Imagine the South and its no stretch to conjure up an image of large, magnificent trees with Spanish moss (Tillandsia usneoides) cascading from their branches, sine the plants southeastern U.S. natives. Preferring humid, hot climates in U.S. Department of Agriculture plant hardiness zones 8 through 11, Spanish moss is a rootless plant, actually a type of bromeliad, that absorbs water and nutrients from the air. Used for generations as stuffing for mattresses, insulation and packing materials, today it is used primarily for its aesthetic quality in craft projects and as plant liners. Because the moss is a haven for pests and possibly plant diseases, clean and sterilize it before using it indoors.

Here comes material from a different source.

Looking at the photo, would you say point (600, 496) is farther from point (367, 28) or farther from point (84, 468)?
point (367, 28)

Wear long-sleeve clothing, pants and gloves and sift through the Spanish moss to ensure that there are no larger pests, such as frogs and spiders, taking refuge inside. The protective clothing not only protects you against these types of pests, but chiggers, which irritate the skin.
Boil water in a large pot, preferably outdoors so you do not bring pests into your home. Place the moss in the water carefully -- it should still be separated some, not in huge clumps -- and boil for one minute to kill all the pests. You can also microwave a handful of moss at a time on high for one or two minutes.
Turn the burner off, let the water cool and drain. Or, carefully pour the water and moss over a large colander. Separate and spread out the moss in a dry location to let it dry overnight. Remove any additional debris at this time as well. Use the Spanish moss as desired after it is dry.